Меня мучит мысль, что я могла чем-нибудь огорчить Вас в последних письмах, что Вы говорите со мной так враждебно; но Вы же знаете, Александр Васильевич, что ни за что на свете я не хотела бы сделать Вам больно, если же Вам было что-нибудь неприятно в них – простите мне невольную вину. Возражать Вам на тему о том, чего Вы достойны и чего нет – я не буду; скажу только, что Вы всегда высоко стояли в моих мыслях, и я не знаю за Вами поступка, который ронял бы Вас в моих глазах. Несчастье есть несчастье, если его невозможно предотвратить, а не вина и не “позорное деяние”, как Вы говорите. И я совсем не судья Вам, а только очень большой и верный друг, и право же, Александр Васильевич милый, совсем не заслужила, чтобы Вы так холодно отстраняли меня от себя. Это совсем не упрек, ведь я знаю, как трудно, как тяжело Вам теперь, Вы могли бы говорить мне все что угодно – я не в состоянии поставить Вам в вину ничего. Желаете ли Вы этого или нет, мое отношение к Вам остается неизменным. До свидания, друг мой, дорогой Александр Васильевич. Пусть Господь сохранит Вас и пошлет Вам мир душевный. Я же помню и молюсь за Вас как всегда…»
Похоже, Тимирева не очень понимала, что происходит с адмиралом. Еще раньше она услышала в его словах нотки какого-то мистического страха («Вы говорите о расплате за счастье – это очень тяжелая расплата, не соответст[вующая] тому, за что приходится платить. Будем думать, Александр Васильевич милый, что это жертва судьбе надолго вперед и что вслед за этим ужасом и горем будут более светлые дни») и прочла нечто, ее глубоко поразившее: «Вы пишете о том, что Ваше несчастье должно возбуждать что-то вроде презрения, почему, я не понимаю. Кроме самого нежного участия, самого глубокого сострадания я ничего не нахожу в своем сердце… Кроме ласки, внимания и радости я никогда ничего не видела от Вас, милый Александр Васильевич; неужели же правда Вы считаете меня настолько бессердечной, чтобы я была в состоянии отвернуться от самого дорогого моего друга только потому, что на его долю выпало большое несчастье?» Буквальное, а возможно, и неверное прочтение каких-то слов Колчака, которых мы не знаем, должно было повергнуть Анну Васильевну в подлинное смятение, и стоит только подивиться ее самообладанию, чуткости и заботливому такту. Очевидно, в первый раз она невольно допустила в сильном и умном Колчаке такой недостаток великодушия, который заставил бы его заподозрить любимую женщину в способности «отвернуться» от флотоводца, подвергшегося удару судьбы.

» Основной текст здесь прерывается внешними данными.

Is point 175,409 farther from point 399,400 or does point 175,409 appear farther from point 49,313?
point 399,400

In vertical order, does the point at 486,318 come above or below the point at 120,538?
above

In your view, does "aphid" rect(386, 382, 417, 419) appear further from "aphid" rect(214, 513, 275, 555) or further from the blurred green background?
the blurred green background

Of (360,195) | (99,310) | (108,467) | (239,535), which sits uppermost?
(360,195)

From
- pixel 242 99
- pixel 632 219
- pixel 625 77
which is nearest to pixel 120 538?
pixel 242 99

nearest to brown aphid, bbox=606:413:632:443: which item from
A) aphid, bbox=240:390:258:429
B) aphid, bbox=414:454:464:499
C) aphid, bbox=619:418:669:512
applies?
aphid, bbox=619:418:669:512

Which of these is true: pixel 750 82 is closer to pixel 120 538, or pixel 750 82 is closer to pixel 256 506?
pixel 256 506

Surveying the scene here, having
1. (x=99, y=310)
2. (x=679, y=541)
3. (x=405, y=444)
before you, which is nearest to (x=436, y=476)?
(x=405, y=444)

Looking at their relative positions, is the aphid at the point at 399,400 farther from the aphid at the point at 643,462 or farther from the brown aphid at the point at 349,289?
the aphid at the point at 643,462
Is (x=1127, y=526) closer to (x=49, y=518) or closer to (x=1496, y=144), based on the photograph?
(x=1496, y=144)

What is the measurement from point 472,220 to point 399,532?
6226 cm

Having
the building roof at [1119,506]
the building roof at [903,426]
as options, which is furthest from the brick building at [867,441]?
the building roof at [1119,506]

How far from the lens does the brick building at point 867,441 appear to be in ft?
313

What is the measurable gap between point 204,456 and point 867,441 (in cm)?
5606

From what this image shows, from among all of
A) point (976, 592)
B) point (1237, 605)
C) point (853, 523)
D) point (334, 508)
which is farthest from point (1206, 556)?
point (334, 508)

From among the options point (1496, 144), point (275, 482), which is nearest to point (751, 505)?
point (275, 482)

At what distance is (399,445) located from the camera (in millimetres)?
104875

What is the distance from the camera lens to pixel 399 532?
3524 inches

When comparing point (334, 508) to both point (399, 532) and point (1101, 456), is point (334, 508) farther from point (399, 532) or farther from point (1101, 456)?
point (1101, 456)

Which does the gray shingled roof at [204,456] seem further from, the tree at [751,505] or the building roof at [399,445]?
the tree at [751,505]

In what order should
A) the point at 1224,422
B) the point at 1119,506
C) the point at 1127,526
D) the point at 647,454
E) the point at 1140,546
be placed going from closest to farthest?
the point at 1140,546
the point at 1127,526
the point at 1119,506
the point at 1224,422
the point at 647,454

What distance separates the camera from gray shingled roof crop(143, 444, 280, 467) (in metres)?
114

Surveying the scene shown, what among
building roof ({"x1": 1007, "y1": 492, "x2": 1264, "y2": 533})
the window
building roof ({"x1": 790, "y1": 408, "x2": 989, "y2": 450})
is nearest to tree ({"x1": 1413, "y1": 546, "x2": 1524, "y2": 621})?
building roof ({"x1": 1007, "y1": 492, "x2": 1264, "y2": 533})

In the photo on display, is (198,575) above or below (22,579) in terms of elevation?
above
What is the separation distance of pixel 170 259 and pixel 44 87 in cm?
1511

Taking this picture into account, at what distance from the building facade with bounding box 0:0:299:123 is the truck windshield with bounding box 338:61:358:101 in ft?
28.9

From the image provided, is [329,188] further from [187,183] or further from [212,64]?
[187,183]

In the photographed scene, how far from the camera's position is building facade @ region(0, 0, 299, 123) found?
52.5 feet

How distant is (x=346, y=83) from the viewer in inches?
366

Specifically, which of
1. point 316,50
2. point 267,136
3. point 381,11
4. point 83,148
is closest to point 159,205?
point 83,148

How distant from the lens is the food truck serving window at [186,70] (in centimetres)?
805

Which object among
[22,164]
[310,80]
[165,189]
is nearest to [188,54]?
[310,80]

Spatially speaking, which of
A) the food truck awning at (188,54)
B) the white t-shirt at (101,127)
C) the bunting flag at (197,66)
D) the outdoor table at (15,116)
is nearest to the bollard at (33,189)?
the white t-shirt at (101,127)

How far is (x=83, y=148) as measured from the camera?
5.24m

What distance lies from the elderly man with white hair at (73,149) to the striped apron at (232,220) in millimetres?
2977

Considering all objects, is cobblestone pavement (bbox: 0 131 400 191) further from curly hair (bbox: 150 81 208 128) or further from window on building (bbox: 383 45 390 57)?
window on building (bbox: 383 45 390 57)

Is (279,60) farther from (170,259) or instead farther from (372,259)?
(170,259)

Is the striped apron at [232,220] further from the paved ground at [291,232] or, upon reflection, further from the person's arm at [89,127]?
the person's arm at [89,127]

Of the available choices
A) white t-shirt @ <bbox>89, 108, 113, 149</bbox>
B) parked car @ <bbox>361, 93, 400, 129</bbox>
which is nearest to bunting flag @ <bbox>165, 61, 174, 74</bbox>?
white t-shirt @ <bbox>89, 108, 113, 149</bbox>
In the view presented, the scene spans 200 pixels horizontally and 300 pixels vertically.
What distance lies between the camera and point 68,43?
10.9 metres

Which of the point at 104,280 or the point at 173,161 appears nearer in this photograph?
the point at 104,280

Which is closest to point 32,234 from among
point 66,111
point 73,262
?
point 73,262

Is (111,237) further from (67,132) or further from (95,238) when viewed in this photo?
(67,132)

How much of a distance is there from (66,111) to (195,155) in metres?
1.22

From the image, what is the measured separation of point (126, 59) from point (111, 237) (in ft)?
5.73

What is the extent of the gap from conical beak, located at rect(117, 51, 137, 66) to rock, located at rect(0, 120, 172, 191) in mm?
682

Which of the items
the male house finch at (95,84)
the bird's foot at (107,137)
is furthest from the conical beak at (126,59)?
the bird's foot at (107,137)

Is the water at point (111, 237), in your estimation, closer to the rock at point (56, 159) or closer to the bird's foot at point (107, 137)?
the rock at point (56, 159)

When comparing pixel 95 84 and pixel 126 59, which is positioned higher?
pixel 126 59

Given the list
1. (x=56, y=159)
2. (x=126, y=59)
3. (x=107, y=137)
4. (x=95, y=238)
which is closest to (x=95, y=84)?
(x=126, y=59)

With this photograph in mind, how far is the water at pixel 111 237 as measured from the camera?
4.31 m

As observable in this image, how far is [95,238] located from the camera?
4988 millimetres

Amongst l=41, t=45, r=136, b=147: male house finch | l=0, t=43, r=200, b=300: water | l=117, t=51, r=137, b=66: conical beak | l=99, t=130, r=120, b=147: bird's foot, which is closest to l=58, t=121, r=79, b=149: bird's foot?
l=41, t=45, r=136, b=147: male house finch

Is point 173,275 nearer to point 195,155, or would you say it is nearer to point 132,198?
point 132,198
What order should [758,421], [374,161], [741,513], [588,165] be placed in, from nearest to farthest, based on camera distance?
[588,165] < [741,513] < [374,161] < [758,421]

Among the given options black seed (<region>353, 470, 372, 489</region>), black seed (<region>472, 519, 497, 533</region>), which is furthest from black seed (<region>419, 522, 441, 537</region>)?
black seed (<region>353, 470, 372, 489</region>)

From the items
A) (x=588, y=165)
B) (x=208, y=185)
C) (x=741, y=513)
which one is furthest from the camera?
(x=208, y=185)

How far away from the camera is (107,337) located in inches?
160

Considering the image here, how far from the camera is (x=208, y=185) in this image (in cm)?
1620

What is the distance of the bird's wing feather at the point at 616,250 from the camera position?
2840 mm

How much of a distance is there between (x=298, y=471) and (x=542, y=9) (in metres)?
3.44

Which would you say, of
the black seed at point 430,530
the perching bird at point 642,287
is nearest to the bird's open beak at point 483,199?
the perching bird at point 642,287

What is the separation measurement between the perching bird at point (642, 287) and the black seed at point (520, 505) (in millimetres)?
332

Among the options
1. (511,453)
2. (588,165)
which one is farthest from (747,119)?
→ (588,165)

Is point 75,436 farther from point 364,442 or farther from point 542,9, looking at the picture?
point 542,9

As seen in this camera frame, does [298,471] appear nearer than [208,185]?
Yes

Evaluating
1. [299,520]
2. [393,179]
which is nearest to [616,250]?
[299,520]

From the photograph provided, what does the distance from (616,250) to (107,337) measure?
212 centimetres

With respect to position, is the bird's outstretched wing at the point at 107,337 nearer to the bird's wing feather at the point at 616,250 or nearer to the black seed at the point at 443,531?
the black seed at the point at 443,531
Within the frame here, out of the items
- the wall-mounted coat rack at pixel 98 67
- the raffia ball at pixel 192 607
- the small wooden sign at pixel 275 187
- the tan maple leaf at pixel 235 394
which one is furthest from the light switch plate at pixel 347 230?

Той же логикой руководствуются и современные авторы, категорически утверждая: «Профессия настолько захватила адмирала, что в музыке он признавал только героическое, сведения о цветоводстве черпал из истории войн, а свои отношения с женщинами строил, исходя из принципа, что любви достоин только воин-победитель». Опираясь, должно быть, на слова Бубнова («Со свойственным ему возвышенным пониманием своего начальнического долга он считал себя ответственным за все, что происходило на флоте под его командой, и потому приписывал своему недосмотру гибель этого броненосца, хотя на самом деле тут ни малейшей вины его не было»), другой исследователь говорит о «комплексе вины», мешавшем Александру Васильевичу «жить и полноценно исполнять свои обязанности», – как будто не обращая внимания, что в такой степени «комплекс» уже становится близок к помешательству, которое вряд ли можно было «стряхнуть», «придя в себя». И хотя окончательного ответа и полностью достоверной реконструкции здесь дать, конечно, нельзя, – стоит задуматься, какие предположения о душевном состоянии и даже мировоззрении Колчака было бы все-таки допустимо сделать?